▶ **INSTRUCTIONS**
1. In the coach's post-match comments, what was the only reason given for taking Ricardo Clark off in the first half?
2. Continue the coach's post-match comments on the game against Ghana from where they stop.

On the match as a whole:
“Once again we gave up an early goal and put a lot into it to get back to 1-1. I thought at that point we had the chance to finish the game. When you go down early another time (in the first overtime period), it’s just a case where you’ve put yourself in that spot one too many times and already expended a lot of energy. At that point it was just trying to see if we could create one more chance, but I think we hurt ourselves by giving up the early goal again.”

On the choice to start and remove Ricardo Clark:
“We go through the same process before every game sizing up options. We felt that fresh legs in the center of the field would be good and felt that Ricardo had, against England, been disciplined in the way he helped plug certain holes, we thought that would be important against Ghana. Took him off in the first half which is something that we almost never do, but I was concerned about the card. When we’re already down 1-0 and now you’re trying to push the game in that part of the field, when you play that role playing with a card is incredibly dangerous. I told him that the decision is solely based on the card. Ricardo, such a good man, said he felt badly about the ball he lost and I said that’s part of soccer.”

▶ **GIVEN INFORMATION**
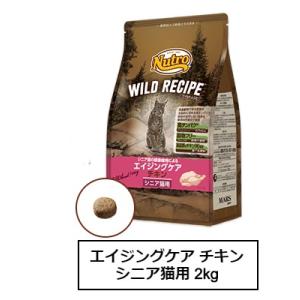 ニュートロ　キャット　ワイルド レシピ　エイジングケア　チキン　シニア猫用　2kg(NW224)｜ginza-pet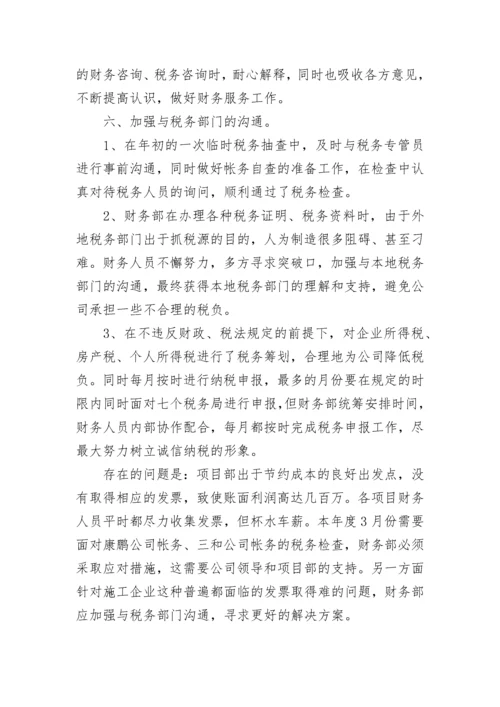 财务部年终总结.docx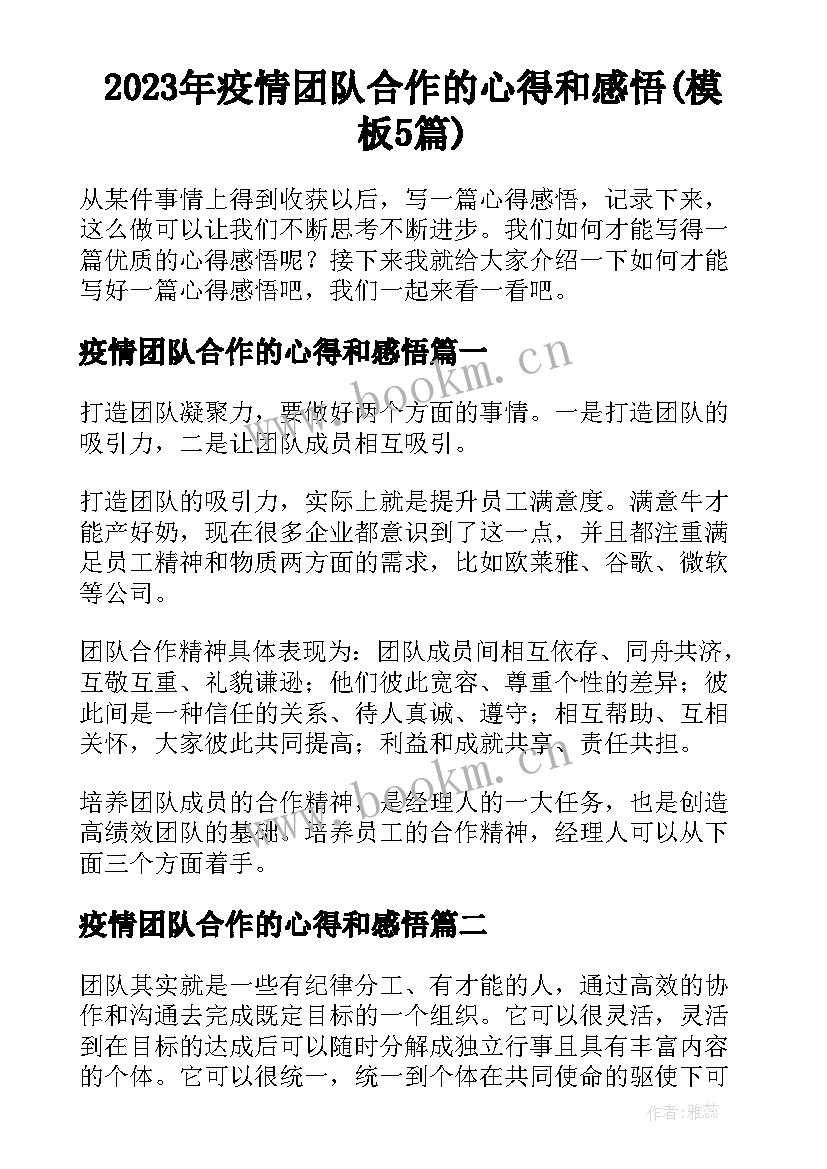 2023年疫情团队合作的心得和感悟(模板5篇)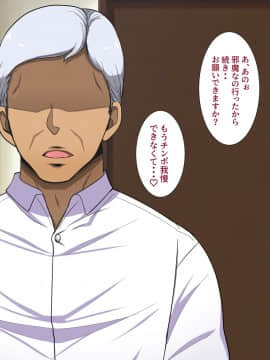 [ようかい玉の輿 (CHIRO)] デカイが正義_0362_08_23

▶ **PER-TASK ANSWERS**
1. The coach was worried about the card Clark had already picked up.

2.
On Ghana’s team:
“Ghana’s a talented team. I said yesterday that I thought their coach Milovan Rajevac has done a good job in terms of organizing that team, of course they’ll have a tough game against Uruguay but they’re a team that’s capable of moving on.”

On giving up early goals in three of the four World Cup games:
“It’s certainly something we’re aware of. You try to manage games early, once again in the early part of this game we felt like we were doing a solid job but we paid the price for a turnover. We recognize it, but just talking about it doesn’t always change it. It’s a hard lesson and one we’ll hopefully be able to improve upon.”

On whether the tournament has been a success:
“I think the first thoughts for all of us are simple. We felt that in the first round we showed a lot of good qualities, you get through the first round and give yourself a chance now to go far. We felt that we had that ability and we’re disappointed that we didn’t get past this game and continue to test ourselves.”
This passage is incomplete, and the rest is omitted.